Stored data:

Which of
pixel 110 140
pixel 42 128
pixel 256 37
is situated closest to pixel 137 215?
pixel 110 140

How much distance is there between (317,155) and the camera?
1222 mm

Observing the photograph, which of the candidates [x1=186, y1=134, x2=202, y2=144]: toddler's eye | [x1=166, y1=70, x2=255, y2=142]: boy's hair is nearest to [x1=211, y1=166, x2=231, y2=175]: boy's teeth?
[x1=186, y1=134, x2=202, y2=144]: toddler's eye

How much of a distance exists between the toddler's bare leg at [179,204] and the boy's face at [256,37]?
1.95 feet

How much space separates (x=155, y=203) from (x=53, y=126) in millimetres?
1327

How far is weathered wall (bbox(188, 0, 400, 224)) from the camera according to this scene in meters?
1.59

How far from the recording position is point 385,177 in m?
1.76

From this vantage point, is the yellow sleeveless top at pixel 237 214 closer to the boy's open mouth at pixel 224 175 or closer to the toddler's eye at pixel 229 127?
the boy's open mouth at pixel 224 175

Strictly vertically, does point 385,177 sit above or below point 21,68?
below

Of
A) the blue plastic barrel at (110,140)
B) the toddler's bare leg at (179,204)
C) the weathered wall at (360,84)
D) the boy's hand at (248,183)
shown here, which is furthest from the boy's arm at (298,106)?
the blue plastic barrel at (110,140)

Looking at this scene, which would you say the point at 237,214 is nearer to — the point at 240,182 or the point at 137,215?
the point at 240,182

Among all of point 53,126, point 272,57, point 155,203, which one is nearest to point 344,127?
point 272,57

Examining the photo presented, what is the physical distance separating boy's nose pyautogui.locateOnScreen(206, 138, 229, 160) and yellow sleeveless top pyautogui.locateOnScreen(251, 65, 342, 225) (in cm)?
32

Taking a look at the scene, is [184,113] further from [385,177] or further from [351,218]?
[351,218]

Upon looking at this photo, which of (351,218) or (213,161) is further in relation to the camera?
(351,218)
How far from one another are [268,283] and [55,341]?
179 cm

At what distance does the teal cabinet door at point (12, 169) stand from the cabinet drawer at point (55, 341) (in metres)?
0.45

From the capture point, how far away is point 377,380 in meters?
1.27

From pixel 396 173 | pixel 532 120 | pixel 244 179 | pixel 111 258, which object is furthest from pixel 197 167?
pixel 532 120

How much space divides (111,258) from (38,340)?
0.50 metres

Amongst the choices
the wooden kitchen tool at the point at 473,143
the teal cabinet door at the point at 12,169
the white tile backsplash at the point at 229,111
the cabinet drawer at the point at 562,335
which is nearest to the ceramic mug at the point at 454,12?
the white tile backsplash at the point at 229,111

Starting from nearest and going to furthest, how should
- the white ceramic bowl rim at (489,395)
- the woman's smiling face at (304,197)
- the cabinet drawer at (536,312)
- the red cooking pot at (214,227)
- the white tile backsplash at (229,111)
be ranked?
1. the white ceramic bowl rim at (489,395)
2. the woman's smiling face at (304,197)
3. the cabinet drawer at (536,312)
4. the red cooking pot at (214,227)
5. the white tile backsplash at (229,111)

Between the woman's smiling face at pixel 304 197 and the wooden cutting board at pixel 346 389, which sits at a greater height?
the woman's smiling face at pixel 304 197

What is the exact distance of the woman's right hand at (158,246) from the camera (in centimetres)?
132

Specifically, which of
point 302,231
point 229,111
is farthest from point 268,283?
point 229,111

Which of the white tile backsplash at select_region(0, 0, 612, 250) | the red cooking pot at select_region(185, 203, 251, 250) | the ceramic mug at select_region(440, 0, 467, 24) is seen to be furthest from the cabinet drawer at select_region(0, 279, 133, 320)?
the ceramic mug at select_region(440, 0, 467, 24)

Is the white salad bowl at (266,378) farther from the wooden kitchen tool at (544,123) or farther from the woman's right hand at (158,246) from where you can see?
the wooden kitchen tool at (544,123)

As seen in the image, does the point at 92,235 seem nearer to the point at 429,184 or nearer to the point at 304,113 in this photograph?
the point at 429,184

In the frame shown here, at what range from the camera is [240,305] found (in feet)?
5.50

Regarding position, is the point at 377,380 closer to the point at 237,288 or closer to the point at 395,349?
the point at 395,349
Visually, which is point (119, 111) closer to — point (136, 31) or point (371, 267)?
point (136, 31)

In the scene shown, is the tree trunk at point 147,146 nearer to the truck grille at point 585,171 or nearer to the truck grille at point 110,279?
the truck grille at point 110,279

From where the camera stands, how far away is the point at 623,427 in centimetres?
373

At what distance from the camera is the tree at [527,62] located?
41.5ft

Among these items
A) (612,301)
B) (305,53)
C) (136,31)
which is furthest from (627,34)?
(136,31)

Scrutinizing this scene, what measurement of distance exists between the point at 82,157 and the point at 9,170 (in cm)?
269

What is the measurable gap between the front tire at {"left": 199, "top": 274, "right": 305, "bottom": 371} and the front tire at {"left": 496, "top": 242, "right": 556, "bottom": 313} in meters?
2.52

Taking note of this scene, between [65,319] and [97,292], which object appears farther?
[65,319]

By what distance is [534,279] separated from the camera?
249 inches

## [Given exercise]
Copy the stretch of the data from the line containing "From this vantage" through the line containing "0.50 metres", word for word and with both of those lines included.

## [Task result]
From this vantage point, is the yellow sleeveless top at pixel 237 214 closer to the boy's open mouth at pixel 224 175 or closer to the toddler's eye at pixel 229 127?
the boy's open mouth at pixel 224 175

Strictly vertically, does point 385,177 sit above or below point 21,68?
below

Of
A) the blue plastic barrel at (110,140)
B) the toddler's bare leg at (179,204)
C) the weathered wall at (360,84)
D) the boy's hand at (248,183)
shown here, which is furthest from the boy's arm at (298,106)?
the blue plastic barrel at (110,140)

Looking at this scene, which would you say the point at 237,214 is nearer to — the point at 240,182 or the point at 137,215?
the point at 240,182

Among all of point 53,126, point 272,57, point 155,203, which one is nearest to point 344,127?
point 272,57

Examining the photo presented, what is the physical distance separating boy's nose pyautogui.locateOnScreen(206, 138, 229, 160) and yellow sleeveless top pyautogui.locateOnScreen(251, 65, 342, 225) (in cm)?
32

Taking a look at the scene, is [184,113] further from [385,177] or further from [351,218]?
[351,218]

Upon looking at this photo, which of (351,218) or (213,161) is further in relation to the camera?
(351,218)
How far from one another are [268,283] and [55,341]?
179 cm

At what distance does the teal cabinet door at point (12, 169) stand from the cabinet drawer at point (55, 341) (in metres)?
0.45

From the capture point, how far away is point 377,380 in meters?
1.27

From pixel 396 173 | pixel 532 120 | pixel 244 179 | pixel 111 258, which object is furthest from pixel 197 167?
pixel 532 120

How much space divides (111,258) from (38,340)?
0.50 metres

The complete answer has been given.